Let’s talk about the music in Hamilton. It’s no secret that Lin-Manuel Miranda is a huge musical theatre fan. Being a musical theatre fan myself, I had a hard time keeping track of all the musical theatre Easter eggs that Miranda hid in his musical. So far, after my fourth or fifth watch of the film, I have counted references to at least 10 musicals, plays, and operas. When he is not lyrically referencing another musical or play, he is doing it in the melody. When Burr sings, “I look back on where I failed,” it is the same melody as “I am reaching, but I fall” in Les Miserables. In the song “You’ll Be Back,” the notes do the opposite the words are describing like in the song “Spoonful of Sugar.” Besides referencing musical theatre that came before him, he also references hip-hop artists like 50 Cent, Eminem, Mobb Deep, and Biggie, to name a few.
When the film opens the first song “Alexander Hamilton,” the tempo is at a normal pace as his story is being told. Hamilton is introduced, and he focuses on his education. When he makes that he way out of the Caribbean, the tempo doubles in speed. At a “normal” pace, this would be a four – six-hour production. Because of Miranda’s revolutionary music and the talents of Daveed Diggs and Renee Elise Goldsberry, the production is cut to two-and-a-half hours. The fastest verse in “Satisfied,” Goldsberry sings 121 words in 24 seconds; the fasted verse in “Guns and Ships” is 19 words in three seconds.
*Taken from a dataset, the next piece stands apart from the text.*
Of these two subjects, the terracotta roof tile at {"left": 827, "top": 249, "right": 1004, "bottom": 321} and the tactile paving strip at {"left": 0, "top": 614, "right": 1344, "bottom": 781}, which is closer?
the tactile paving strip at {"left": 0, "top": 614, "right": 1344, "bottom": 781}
Each character performs in a different style, which is more telling about the character. George Washington raps is a metronomic way, which is like how he thinks. He is always rapping right on the beat. Lafayette’s rapping grows from a simple 80s style to rapping in double and triple time. Similarly, Jefferson’s style also develops. In his first song is in a jazz style; he was away from the US, and he is behind the times. Soon he grows to have rap battles with Hamilton. Burr is unchanging in his musical style. He repeats the same words or the same ideas when he introduces a new scene to the audience. King George sings in an entirely different musical style than any other one performed in the show. His songs have a 60s vibe, reminiscent of The Beatles. Since the style is so different from the rest of the show, his presence and his music don’t fit. The rest of the cast is evolving and changing, while the King is stuck in the past. His song “You’ll Be Back” even has a harpsichord for about 45 seconds, which is another example of King George being stuck in the past.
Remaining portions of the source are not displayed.